Predicting Antimicrobial Resistance in the Intensive Care Unit
- URL: http://arxiv.org/abs/2111.03575v1
- Date: Fri, 5 Nov 2021 15:50:34 GMT
- Title: Predicting Antimicrobial Resistance in the Intensive Care Unit
- Authors: Taiyao Wang, Kyle R. Hansen, Joshua Loving, Ioannis Ch. Paschalidis,
Helen van Aggelen and Eran Simhon
- Abstract summary: This study develops predictive models for AMR based on easily available clinical and microbiological predictors.
The ability to predict the resistance accurately prior to culturing could inform clinical decision-making and shorten time to action.
- Score: 5.129856875153228
- License: http://creativecommons.org/licenses/by-nc-nd/4.0/
- Abstract: Antimicrobial resistance (AMR) is a risk for patients and a burden for the
healthcare system. However, AMR assays typically take several days.

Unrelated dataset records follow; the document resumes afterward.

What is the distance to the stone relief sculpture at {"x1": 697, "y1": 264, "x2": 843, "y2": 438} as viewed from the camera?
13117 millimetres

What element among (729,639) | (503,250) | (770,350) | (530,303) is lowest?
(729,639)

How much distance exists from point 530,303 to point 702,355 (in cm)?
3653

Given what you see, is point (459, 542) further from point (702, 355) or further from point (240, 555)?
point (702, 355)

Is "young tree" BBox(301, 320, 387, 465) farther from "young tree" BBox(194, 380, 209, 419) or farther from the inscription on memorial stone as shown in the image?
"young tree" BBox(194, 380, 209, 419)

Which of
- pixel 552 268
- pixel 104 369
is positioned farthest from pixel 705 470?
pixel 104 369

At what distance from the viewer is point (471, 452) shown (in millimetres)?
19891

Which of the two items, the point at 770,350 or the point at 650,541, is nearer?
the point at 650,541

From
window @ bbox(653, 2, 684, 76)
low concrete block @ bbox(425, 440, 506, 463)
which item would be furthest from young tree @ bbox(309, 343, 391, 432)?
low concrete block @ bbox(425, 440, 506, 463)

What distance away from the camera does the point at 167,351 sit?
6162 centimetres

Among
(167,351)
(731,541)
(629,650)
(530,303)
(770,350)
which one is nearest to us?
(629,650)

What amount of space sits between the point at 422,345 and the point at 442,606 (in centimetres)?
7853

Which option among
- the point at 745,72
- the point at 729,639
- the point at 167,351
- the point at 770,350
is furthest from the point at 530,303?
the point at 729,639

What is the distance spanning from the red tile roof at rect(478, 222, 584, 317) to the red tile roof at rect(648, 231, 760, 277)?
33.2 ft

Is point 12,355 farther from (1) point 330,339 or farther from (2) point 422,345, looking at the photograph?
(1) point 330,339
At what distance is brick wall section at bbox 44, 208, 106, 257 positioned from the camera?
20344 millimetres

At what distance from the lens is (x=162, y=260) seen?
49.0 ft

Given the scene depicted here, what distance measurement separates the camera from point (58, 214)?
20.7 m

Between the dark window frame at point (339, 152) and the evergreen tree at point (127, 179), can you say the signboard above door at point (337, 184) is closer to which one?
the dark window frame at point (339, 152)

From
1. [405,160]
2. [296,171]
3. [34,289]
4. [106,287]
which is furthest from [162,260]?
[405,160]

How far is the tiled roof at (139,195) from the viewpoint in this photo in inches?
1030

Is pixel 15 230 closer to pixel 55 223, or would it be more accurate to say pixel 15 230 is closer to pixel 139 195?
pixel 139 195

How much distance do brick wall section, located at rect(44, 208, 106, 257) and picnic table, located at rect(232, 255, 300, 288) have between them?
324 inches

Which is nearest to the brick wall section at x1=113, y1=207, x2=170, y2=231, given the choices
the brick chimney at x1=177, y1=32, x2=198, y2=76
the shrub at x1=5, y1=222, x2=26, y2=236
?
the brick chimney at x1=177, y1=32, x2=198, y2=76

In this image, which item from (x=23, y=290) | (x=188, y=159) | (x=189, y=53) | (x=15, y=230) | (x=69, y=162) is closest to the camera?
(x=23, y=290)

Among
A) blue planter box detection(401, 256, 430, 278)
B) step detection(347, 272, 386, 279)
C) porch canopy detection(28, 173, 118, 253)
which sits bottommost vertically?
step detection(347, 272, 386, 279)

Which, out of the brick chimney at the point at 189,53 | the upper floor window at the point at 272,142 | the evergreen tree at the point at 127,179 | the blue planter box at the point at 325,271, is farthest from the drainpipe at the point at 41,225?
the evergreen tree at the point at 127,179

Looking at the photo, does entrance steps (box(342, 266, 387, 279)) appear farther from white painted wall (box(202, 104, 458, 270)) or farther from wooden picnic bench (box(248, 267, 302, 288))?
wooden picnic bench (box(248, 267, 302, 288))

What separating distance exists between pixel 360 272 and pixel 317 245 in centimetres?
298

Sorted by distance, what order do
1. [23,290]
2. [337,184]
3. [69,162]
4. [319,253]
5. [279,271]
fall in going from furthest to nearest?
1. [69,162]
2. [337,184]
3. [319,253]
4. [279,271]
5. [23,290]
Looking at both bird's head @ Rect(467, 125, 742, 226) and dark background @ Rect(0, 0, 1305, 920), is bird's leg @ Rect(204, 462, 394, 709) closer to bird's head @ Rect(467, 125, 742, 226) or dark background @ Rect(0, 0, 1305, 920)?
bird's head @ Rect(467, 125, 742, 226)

This study
develops predictive models for AMR based on easily available clinical and
microbiological predictors, including patient demographics, hospital stay data,
diagnoses, clinical features, and microbiological/antimicrobial characteristics
and compares those models to a naive antibiogram based model using only
microbiological/antimicrobial characteristics. The ability to predict the
resistance accurately prior to culturing could inform clinical decision-making
and shorten time to action. The machine learning algorithms employed here show
improved classification performance (area under the receiver operating
characteristic curve 0.88-0.89) versus the naive model (area under the receiver
operating characteristic curve 0.86) for 6 organisms and 10 antibiotics using
the Philips eICU Research Institute (eRI) database. This method can help guide
antimicrobial treatment, with the objective of improving patient outcomes and
reducing the usage of unnecessary or ineffective antibiotics.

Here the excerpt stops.